■ **DOCUMENT**:
____________
Wednesday, July 30, 2008

Weekly Haul: July 30th

Sorry for the delay in posting these this week; unforeseen vehicular complications and an out-of-the-ordinary shift in day job hours today resulted in me not getting to sit down and babble about comics until much, much, much later than usual. Having just re-read these, I notice that I apparently swear a lot more when I’m tired, and that I stop making sense around 12:45 a.m., which is when I wrote the last one, the JSoA review…



Fantastic Four: True Story #1 (Marvel Comics) I love these sorts of one-shots and miniseries, moreso than just about any run on the main monthly title that I’ve read. The characters that make up the Fantastic Four are just so sharply realized and defined, and the basic premise so pliable—superhero explorers lead by guy who can invent anything—that you almost have to try really hard to screw-up the characters and their voices, and just about any situation you put them in is going to fit, no matter how wild it is.

Wisdom and Captain Britain and MI13 writer Paul Cornel teams with artist Horacio Domingues for just such a wild adventure featuring the FF.

In the middle of a battle with an alien monster, Reed breaks off to talk to a depressed Sue about her feelings (while Ben and Johnny carry on against the monster in the background for four panels), and they eventually realize someone seems to have placed a sort of wall preventing everyone on earth from accessing and enjoying fiction.

“To look into this, I’ll need to create a new field of human endeavor,” Reed says. “Give me a couple of days.” A couple of days later, they’re traveling through the world of fiction with Dante Alighieri as their guide. First stop Sense and Sensibility to save the Dashwood sisters from an army of horrible demons, where Cornell gives us what has to be the first Jane Austen/Stan Lee mash-up line: “It is a truth universally acknowledged…That it’s clobberin’ time!"

There’s something funny on just about every page of the book, from the revelation that Reed Richards has a crush on Rachel Leigh Cooke (Hey, me too!), to the Four’s four-way banter, to scenes of meta-fictional and meta-meta-fictional gags.

I liked this one, in which Cornell portrayed Johnny and Ben bickering:
Yeah, it’s kind of a cop-out—the pleasure in such scenes is seeing writers try to come up with new ways to do them over and over—but it’s a funny cop-out.

Anyway, read this book. It’s really great. Guest-starring Willie Lumpkin, Tarzan and Rikki-Tikki Tavi.


Green Lantern #33 (DC Comics) Being part five of Geoff Johns and Ivan Reis’5,647-part origin of Hal Jordan, retrofitting it to better lead into his ongoing rainbow emotions story, and tying more and more of Hal Jordan’s rogues into his story. Pretty solid stuff, if you like this sort of thing; I like it just fine, though I’ve run out of things to say about it, as there hasn’t been anything terribly remarkable or surprising about the story in months.



Justice Society of America Annual #1 (DC) Sigh…

Would it have killed Geoff Johns, Dan DiDio, Grant Morrison and some other folks responsible for the construction of the DCU to maybe sit down sometime in the course of the last few years and discussed and decided just what the hell is up with their stupid fucking multiverse? And then maybe, like, let us know at some point?
____________
■ **TASKS**:
(1) Which comic books does the comics haul post review? List them with their issue numbers.
(2) Answer these from the comics haul post:
(a) Who guides the Fantastic Four through the world of fiction?
(b) Which part of the Hal Jordan origin is Green Lantern #33?
(c) Around what time does the writer say they stop making sense?
(3) How would the comics haul post go on after its final sentence? Write the next part of it.
The records have nothing to do with any of this work.
____________
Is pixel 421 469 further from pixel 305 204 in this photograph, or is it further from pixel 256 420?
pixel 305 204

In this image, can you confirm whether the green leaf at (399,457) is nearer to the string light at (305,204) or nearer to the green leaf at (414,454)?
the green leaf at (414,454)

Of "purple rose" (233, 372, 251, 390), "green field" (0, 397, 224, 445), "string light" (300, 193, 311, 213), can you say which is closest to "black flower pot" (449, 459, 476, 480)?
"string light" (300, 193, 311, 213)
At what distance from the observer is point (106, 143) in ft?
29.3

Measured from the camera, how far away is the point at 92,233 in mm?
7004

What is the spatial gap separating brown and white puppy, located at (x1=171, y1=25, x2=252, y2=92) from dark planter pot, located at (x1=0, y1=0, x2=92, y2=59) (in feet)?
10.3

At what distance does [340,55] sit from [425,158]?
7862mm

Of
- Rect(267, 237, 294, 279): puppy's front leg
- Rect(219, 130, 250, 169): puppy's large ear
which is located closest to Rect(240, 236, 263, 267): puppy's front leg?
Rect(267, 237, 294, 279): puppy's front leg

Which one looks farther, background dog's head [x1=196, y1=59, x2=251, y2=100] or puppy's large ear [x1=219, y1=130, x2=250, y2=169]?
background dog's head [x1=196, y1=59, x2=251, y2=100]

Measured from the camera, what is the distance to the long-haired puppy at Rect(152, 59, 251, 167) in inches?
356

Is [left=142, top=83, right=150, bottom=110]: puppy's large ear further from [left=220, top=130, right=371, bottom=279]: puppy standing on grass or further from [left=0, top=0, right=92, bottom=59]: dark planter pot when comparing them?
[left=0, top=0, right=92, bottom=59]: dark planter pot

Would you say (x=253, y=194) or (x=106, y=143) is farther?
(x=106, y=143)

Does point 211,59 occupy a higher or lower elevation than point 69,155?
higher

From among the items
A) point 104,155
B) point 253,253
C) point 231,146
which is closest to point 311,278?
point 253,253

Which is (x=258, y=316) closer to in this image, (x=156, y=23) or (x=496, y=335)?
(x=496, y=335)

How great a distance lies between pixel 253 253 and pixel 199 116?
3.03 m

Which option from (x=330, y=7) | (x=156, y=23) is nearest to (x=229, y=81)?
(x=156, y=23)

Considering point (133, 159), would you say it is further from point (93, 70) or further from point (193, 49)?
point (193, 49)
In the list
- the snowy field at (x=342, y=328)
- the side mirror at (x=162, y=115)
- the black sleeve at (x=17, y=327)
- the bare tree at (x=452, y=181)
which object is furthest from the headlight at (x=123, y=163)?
____________
■ **RESPONSES**:
(1)
Fantastic Four: True Story #1
Green Lantern #33
Justice Society of America Annual #1

(2)
(a) Dante Alighieri
(b) Part five
(c) Around 12:45 a.m.

(3)
This story, entitled “Earth-2,” is set on the post-Infinite Crisis/52 Earth-2, which is the same as the pre-Crisis On Infinite Earths Earth-2. Got all that? Okay, but then on page 15, Power Girl and the various members of the “Justice Society Infinity” (Basically the original Infinity Inc. with some Society members tossed in) get to discussing the state of the multiverse.

The idea was that the post-COIE DCU Earth was a single Earth formed from a merging of five of the infinite Earths (-1, -2, -S, -X and –4, I think it was). According to Dr. Midnight II (a.k.a. Dr. Lady Midnight) and Earth-2 Robin (a.k.a. Terrible Costume Robin), Earth-2 wasn’t folded into post-COIE Earth, but post-COIE Earth was a “New” Earth, which is what the post-COIE Earth was called in Johns’ own Infinite Crisis, and—

AUUUUUUUUUGGGGHHHHH!!!!

I suppose this could all just be bullshit, since a) it doesn’t really make much sense in light of the fact that Johns-written Infinite Crisis made it explicit that post-COIE Earth was part Earth-2, b) Gog could have created this world just to send Power Girl to it, and c) something’s clearly not right with this world, but you know, this stuff really shouldn’t be this hard.

Can’t we just have another dimension? Why does it always have to have a name and a place in a vast cosmology that’s all numbered and mapped out, especially if those names, numbers and maps are going to be in a constant state of flux?

So anyway, page 15 is a real son of a bitch of a page. I hate that page. Fuck you page 15!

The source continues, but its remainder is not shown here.